Lieberman: “We already are. I started in November, and we have watch parties in connection with the Dallas Mavericks almost every week, and we’re getting ready to start some house parties where we’ll go to fans’ homes and talk about the NBA D-League. We want our community to be integrated with us, we want our players to be integrated with the community, and we want fans to know about the league’s success and high points: who we are, what we are, and what our mission is for coaches, players, administrators, and officials. This is really a neat thing. I’ve been in minor leagues before–I didn’t play two games in the United States Basketball League (USBL), I played two years. I know what it’s like to grind it out to try to reach your dream, but there are Chris Andersens and Devin Browns–talent that just needs to find its niche.”

Q: What are your thoughts on the NBA D-League season so far? Who do you have your eye on?

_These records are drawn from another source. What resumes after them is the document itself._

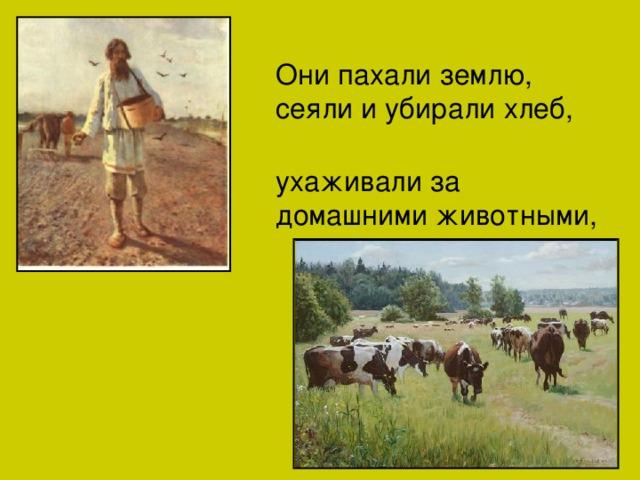 Они пахали землю, сеяли и убирали хлеб, ухаживали за домашними животными,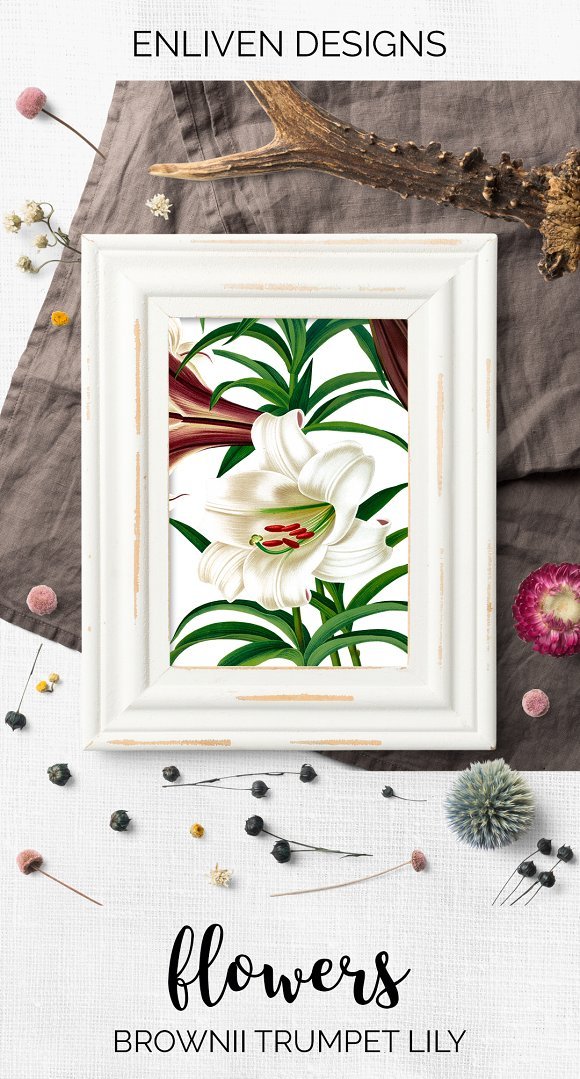 Lily White Flowers Lilies in Illustrations - product preview 7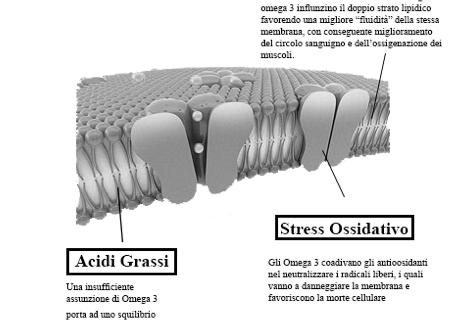 Fluidità della Membrana Citoplasmatica ed effetti sulla stessa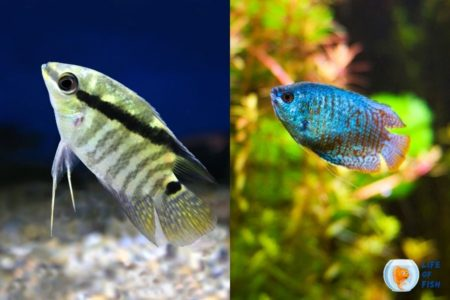 Are Gourami and Cichlids the same? 12 Interesting Facts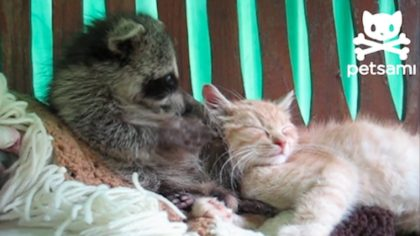 Raccoon made friends with kitten, but what they record him doing next is unexpected and adorable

Lieberman: “I know a lot of the guys. I’ve got my eye on Springfield, because of Dee Brown, he’s a friend of mine, and to see what Jay Humphries (Reno Bighorns) is going to do. I want to try to get down to Austin to see Quinn Snyder’s team. We’re actually game planning right now to find out what teams I can get in to see. When I get to the NBA D-League Showcase in January, that’s going to be a pretty unbelievable three or four days for me to see all the teams play and be around all the players. I’ll get a great handle on who’s playing well in the league now … it’s as genuine basketball as you can get.”

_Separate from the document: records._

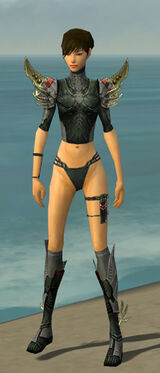 Assassin Elite Imperial Armor F gray chest feet front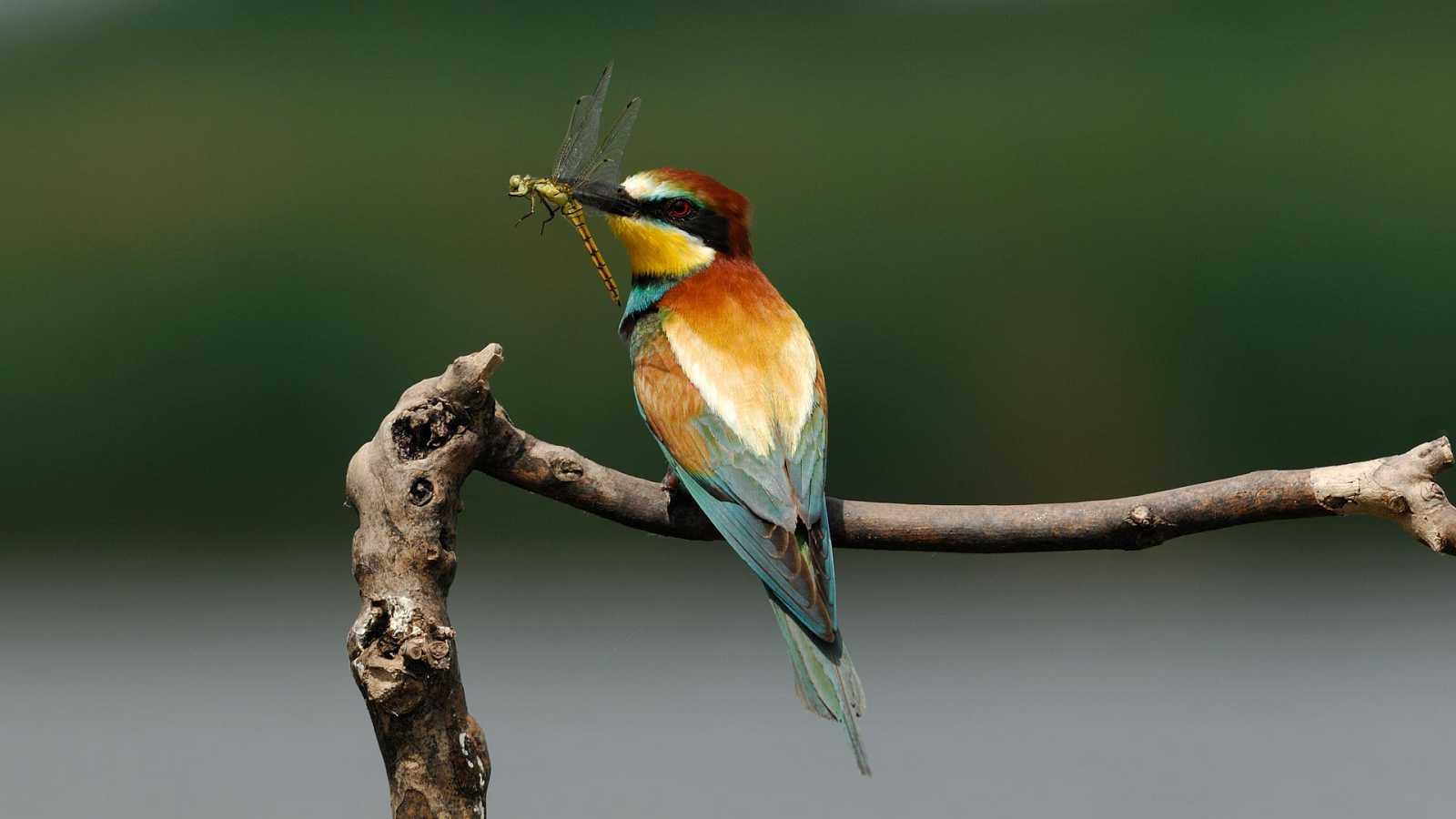El hombre y la Tierra (Fauna ibérica) - El abejaruco, 1 - ver ahora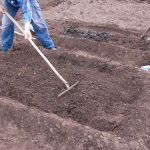 Suitable soil for vegetable growing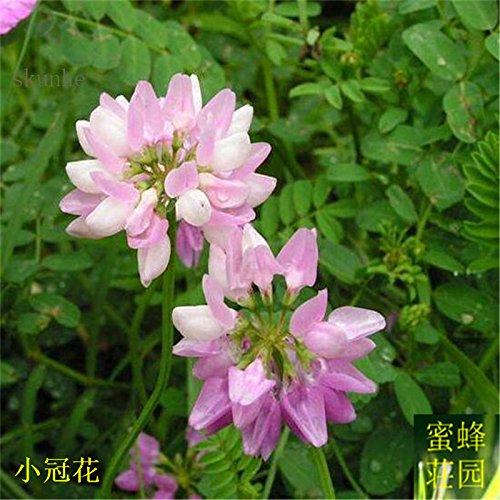 Polygonia longiflora taux de couverture longue floraison des semences de la capacité du sol à haute solide pour changer la petite fleur de la couronne 100 graines 2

Q: What are you doing in the coming months to prepare yourself and the Frisco team for next season?

Lieberman: “We’re already scouting the teams. It’s easy to say this is going to be our style, but we don’t have any players yet. I think the most important thing for me is to understand the philosophy of the league. I’m talking to a lot of coaches. I’m on the phone almost every day with NBA guys, with NBA D-League or former NBA D-League coaches–Bryan Gates (current Sacramento Kings assistant coach, former Idaho Stampede head coach) has been a tremendous resource for me and I’ll continue to glean as much information as I can. I feel like you can’t get enough information, and once I have it all, I’ll definitely know our game plan. Right now it’s a little premature to say what we’re going to do because we need to see our personnel. I talk to Donnie Nelson, the Mavericks GM, all the time. I call him a basketball deity. We have a lot of resources available to each other. It’s been fun to have Del Harris pop into my kitchen and talk strategy and where our rotations will be. I love that, the chess and strategy part of the game.”

Q: How will you be involved in NBA All-Star 2010 in Dallas, which is just down the road from Frisco?

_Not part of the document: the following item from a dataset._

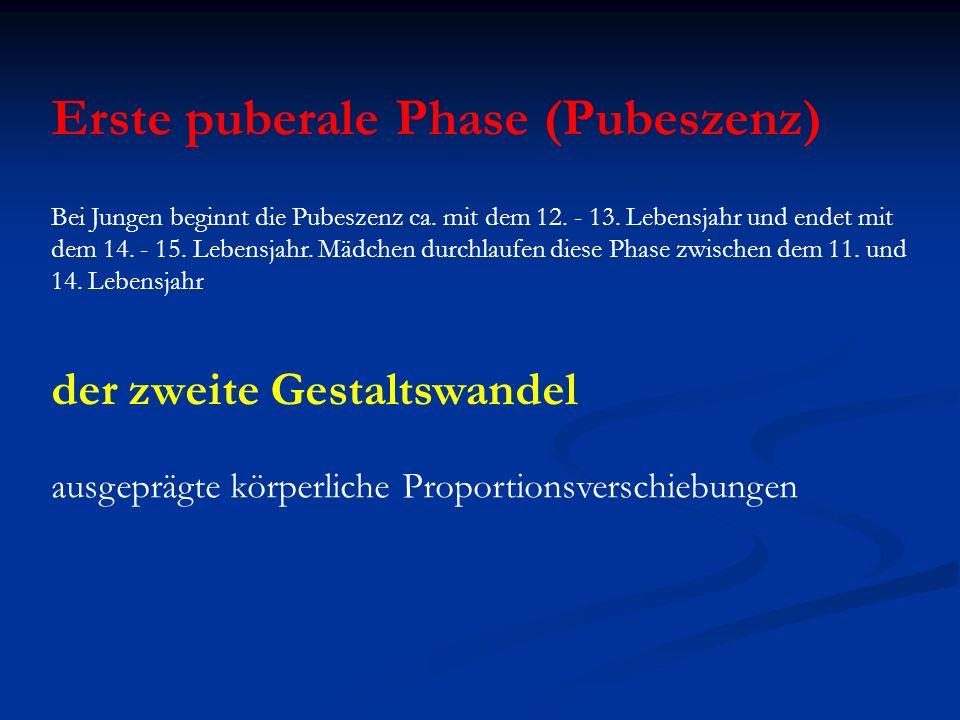 Erste puberale Phase (Pubeszenz)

Lieberman: “I’m looking forward to some of the events the NBA will plug me in to. For the NBA D-League, already last week Donnie, Rolando Blackman, and myself went with Bob Lanier to Arlington for NBA Cares to plant trees. We’re trying to unify these communities all around Dallas and talk to kids and administrators. The NBA and NBA D-League really do care–the league really does infiltrate communities and impact childrens’ lives. We’ll be doing this all through Dallas leading up to a historic All-Star Game.”